Table 3: The selected variables
grade	size	color	length	round
0	0.0	63	1	1
2	3.0	67	4	1
1	2.0	67	4	1
0	0.0	37	3	1
0	0.0	41	2	0
0	0.0	56	2	1
3	2.0	62	4	0
0	0.0	57	4	0
2	1.0	63	4	1
1	0.0	53	4	1

filter()

Refine the variables to only display the grade variable when it is equal to four.

df_filter = filter(df_select, grade == 4)

Table 4: Filter out all grade = 4 records
grade	size	color	length	round
4	2.0	60	4	1
4	3.0	65	4	0
4	1.0	58	3	1
4	0.0	50	4	1
4	3.0	63	4	0
4	0.0	70	4	1
4	3.0	57	4	1
4	1.0	55	4	1
4	3.0	77	4	1
4	2.0	64	4	1

group_by() and summarize()

Further refine and summarize the data. This returns a count of each size.

by_size = group_by(df_filter, size) %>% summarize(count = n())
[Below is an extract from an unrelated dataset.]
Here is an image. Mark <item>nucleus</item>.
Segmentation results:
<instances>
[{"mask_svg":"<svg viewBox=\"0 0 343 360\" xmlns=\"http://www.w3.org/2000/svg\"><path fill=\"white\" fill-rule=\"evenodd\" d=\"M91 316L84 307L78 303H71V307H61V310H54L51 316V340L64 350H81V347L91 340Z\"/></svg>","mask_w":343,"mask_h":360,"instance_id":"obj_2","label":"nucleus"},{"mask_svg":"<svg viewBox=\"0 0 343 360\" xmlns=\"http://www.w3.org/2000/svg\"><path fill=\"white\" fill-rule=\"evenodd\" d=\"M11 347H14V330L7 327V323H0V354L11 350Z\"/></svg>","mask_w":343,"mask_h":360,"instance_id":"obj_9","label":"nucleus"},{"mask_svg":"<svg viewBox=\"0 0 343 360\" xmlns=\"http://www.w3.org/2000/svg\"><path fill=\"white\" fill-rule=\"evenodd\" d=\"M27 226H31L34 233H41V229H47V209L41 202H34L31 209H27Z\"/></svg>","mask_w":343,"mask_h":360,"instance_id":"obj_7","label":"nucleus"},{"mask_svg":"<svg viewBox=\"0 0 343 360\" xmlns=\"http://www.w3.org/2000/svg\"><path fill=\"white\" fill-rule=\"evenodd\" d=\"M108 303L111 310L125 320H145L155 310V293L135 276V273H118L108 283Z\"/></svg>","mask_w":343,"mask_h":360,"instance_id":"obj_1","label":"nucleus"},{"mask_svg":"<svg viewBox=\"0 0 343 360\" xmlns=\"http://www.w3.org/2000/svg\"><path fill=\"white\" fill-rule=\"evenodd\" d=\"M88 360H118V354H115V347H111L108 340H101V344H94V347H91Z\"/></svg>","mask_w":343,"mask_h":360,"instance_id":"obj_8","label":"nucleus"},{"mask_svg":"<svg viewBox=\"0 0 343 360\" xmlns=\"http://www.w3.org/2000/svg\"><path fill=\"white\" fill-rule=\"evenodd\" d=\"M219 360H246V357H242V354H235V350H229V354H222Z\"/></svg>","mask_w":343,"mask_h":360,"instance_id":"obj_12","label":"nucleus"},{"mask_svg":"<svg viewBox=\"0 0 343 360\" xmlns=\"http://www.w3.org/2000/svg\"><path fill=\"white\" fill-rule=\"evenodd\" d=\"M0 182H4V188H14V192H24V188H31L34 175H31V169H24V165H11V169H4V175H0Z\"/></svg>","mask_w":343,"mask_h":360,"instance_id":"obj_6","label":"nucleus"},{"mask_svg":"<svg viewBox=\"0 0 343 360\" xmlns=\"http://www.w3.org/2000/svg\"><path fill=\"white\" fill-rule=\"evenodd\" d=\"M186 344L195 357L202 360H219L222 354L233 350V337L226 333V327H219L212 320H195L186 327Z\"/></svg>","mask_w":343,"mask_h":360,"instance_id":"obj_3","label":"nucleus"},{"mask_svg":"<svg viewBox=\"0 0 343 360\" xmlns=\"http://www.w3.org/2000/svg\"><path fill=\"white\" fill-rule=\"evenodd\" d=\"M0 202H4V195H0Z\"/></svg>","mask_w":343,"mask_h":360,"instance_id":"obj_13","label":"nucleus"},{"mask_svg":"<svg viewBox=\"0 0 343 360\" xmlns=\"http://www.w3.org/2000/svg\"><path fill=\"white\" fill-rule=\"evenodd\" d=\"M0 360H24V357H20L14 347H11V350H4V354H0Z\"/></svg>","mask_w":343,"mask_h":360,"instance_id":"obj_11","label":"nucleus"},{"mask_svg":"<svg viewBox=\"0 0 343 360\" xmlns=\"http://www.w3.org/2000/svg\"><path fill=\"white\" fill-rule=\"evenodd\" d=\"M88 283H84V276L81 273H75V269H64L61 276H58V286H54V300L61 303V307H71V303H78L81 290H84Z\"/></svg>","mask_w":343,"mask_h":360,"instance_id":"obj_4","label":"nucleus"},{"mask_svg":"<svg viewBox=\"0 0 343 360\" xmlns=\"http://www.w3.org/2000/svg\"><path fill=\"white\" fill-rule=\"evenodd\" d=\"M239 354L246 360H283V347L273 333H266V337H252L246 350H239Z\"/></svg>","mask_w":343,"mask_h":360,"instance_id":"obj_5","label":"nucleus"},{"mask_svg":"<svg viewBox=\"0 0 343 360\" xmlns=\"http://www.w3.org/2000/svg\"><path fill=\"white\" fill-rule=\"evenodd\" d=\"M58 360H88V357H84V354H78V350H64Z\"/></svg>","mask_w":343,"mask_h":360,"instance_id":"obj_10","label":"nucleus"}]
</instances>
Table 5: The size variable
size	count
0.0	3
1.0	3
2.0	2
3.0	5

Conclusion

This article covered the dplyr package from the tidyverse in R. To set up the data first, the readr() package loaded the dataset into a working data frame or “tibble” Each time a function runs, the output is in a labeled table. The table comes from knitr and the kable() function. Table 1 described the dataset and showed the first ten records. The name() function lists the variable or column names as a starting point. For the exercise, I was interested in five variables: V1, V2, V3, V12, & V14. I put them in a new data frame df_names and renamed them descriptively as: “color”, “round”, “length”, “size”, and “grade” with the rename function. The result is in table 2. I used the select() function to only show the five variables of interest in table 3. The further refine the data, the filter() function helped to narrow down all the “grade” variables that are number four and shown in table 4. To go a bit further in the data the group_by function insolated the “size” variable and summarize() by count = n() to output on the four categories of “size” and the number of instances in the data, shown in table 5. The functions used from the dplyr package very useful when exploring the data. See the documentation for the other functions arrange() and merge() not covered for this example.

References

Peng, R. D. (2015). Exploratory Data Analysis with R. Retrieved from: https://leanpub.com/exdata

RDocumentation. (2018). Introduction to dplyr. Retrieved from: https://cran.r-project.org/web/packages/dplyr/vignettes/dplyr.html

Wickham, H., & Grolemund, G. (2016). R for data science: import, tidy, transform, visualize, and model data. p. 43-75, O’Reilly.